Plus intéressé par le cinéma et la littérature que par ses cours à la faculté de médecine, Amin rentre de Paris passer l’été chez sa mère  qui tient en famille un restaurant tunisien à Sète. Il retrouve son cousin Tommy, un dragueur invétéré, son oncle Kamel, sa tante Camélia. Il retrouve aussi une amie d’enfance, Ophélie, dont le mariage imminent avec Clément ne l’empêche pas de coucher avec Tony. Sur la plage, Amin et Tony font la connaissance de deux touristes de passage, la blonde Céline et la brune Charlotte.

C’est l’amour à la plage. Aou et cha-cha-cha. Le tube de Niagara date de 1986. Mektoub My Love (un titre dont rien ne viendra éclairer la signification mystérieuse) est censé se passer huit ans plus tard. On se demande d’ailleurs pourquoi avoir situé l’action du film à cette époque au risque de quelques anachronismes : le Charles-de-Gaulle, sur lequel le fiancé de Ophélie est censé voguer dans le Golfe persique, n’avait pas encore appareillé à cette date.

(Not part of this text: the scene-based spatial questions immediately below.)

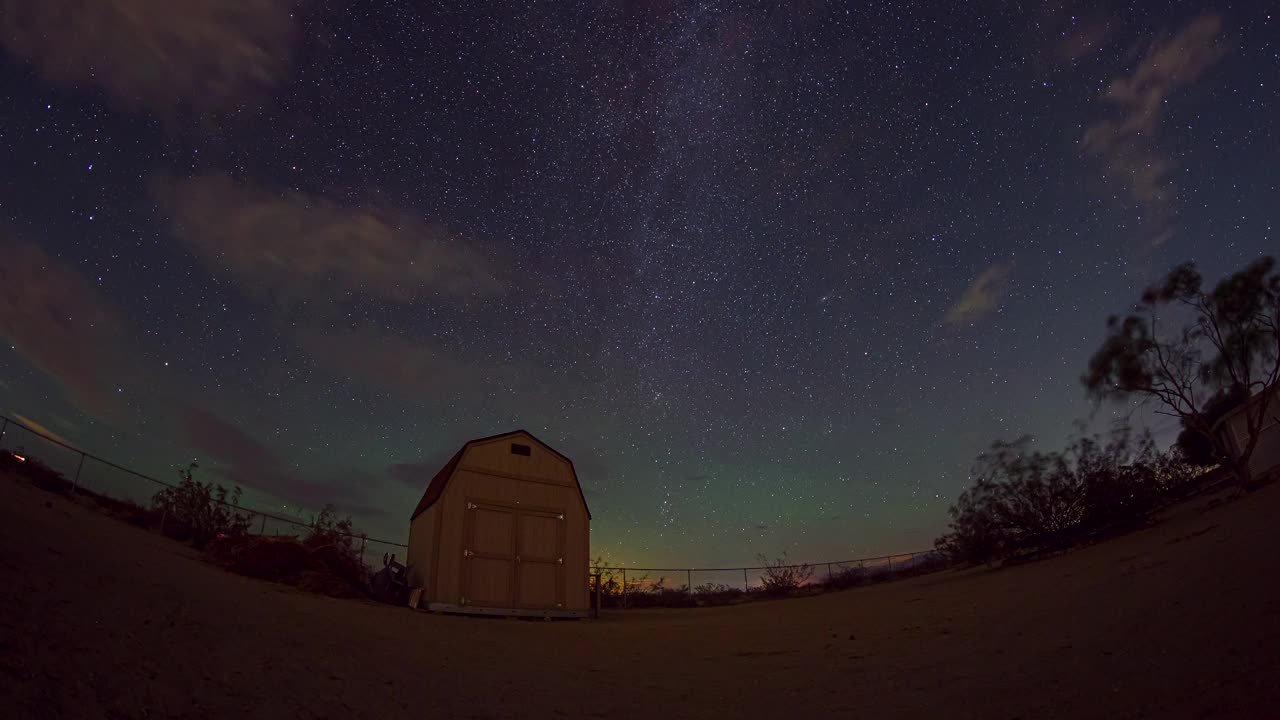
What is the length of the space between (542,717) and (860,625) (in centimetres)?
809

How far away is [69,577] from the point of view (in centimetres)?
598

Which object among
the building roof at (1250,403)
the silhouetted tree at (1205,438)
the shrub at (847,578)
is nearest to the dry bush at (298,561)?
the shrub at (847,578)

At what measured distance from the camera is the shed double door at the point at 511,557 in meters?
16.1

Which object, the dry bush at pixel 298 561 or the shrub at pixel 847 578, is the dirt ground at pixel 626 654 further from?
the shrub at pixel 847 578

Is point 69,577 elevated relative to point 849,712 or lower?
elevated

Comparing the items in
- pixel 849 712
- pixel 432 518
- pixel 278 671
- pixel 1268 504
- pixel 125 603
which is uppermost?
pixel 432 518

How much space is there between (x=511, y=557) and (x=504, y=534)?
67cm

Plus grave : le langage des ados en 1994 n’était pas émaillé des « kiff » et des « grave » qui ponctuent leurs dialogues. Au surplus, l’époque n’était pas celle de l’adolescence ni même de la post-adolescence d’Abdellatif Kechiche, né en 1960 et dont Amin constitue indiscutablement le double autobiographique.

Alors pourquoi 1994 ? Pour la musique géniale qui aligne les tubes qui nous ont fait danser sur les dance floors au temps révolu où j’avais encore des cheveux : You make me feel (qui accompagne la bande-annonce que je défie quiconque de regarder sans battre la cadence), Sing Hallelujah, Pump up the volume… Peut-être aussi pour fantasmer une époque sans racisme caractérisée par une mixité heureuse de Français et d’Arabes, de garçons et de filles, d’avant le 11-septembre et Charlie, d’avant le voile et le burkini.

De quoi est-il question dans Mektoub, My Love ? De rien de spécial au risque de friser l’inconsistance, les plus sévères diront de s’y perdre. Mektoub raconte ce que les garçons et les filles font l’été au bord de la Méditerranée : aller à la plage, se baigner, boire des coups, sortir en boîte, draguer, coucher, s’aimer et rompre… Approfondissant la technique qui était déjà la sienne dans L’Esquive ou La Graine et le Mulet, la poussant dans ses derniers retranchements, Abdekllatif Kechiche choisit de filmer la vie comme elle est, allongeant les scènes et allongeant son film au-delà de ce qu’on a l’habitude de voir au cinéma. Il en résulte un étonnement, parfois un malaise. Il faut les dépasser. La première scène nous y aidera, qui dure pas loin de vingt minutes, qui voit Amin surprendre Ophélie avec Tony. Mektoub, My Love dure près de trois heures. Parti pris sacrément culotté à une époque où le cinéma est si étroitement corseté dans un ensemble de règles et de normes censées garantir le succès.

Autre parti pris : celui de filmer la sensualité des corps, les peaux bronzées et mouillées par l’eau de mer, les filles plantureuses et callipyges. Quand la caméra d’Abdellatif Kechiche se pose sur une fille, elle la filme de haut en bas, en s’attardant sur ses fesses, comme le fait Amin, son personnage principal, qui regarde mais ne touche pas, moitié par timidité, moitié par gêne. « Male gaze » malsain d’un réalisateur border line – dont on sait par ailleurs le comportement avec ses actrices et avec son équipe technique sur le tournage de La Vie d’Adèle ? ou hommage à la dyonisiaque beauté du corps féminin d’un artiste qui se revendique de Renoir ? Retenons, pour la défense du réalisateur, que son regard ne salit pas, n’avilit pas et que son film, s’il trahit une approche masculine de la sensualité et du désir, ne donne pas de la femme une image dégradante.

« Pointless people, pointless stories « critiqua ma voisine à la sortie de la salle où elle n’avait cessé pendant près de trois heures de pousser des soupirs irrités en se contorsionnant sur son siège. Elle n’a pas entièrement tort. Mektoub, my love raconte la vie sans intérêt de personnages sans intérêt. Mais le cinéma, la littérature doivent-ils se focaliser sur des personnages « intéressants » ? N’ont-ils pas d’autant plus de mérite, d’autant plus de génie à sublimer l’existence ordinaire de personnages ordinaires ? La caméra bouillonnante de sensualité de Abdellatif Kechiche le démontre magistralement.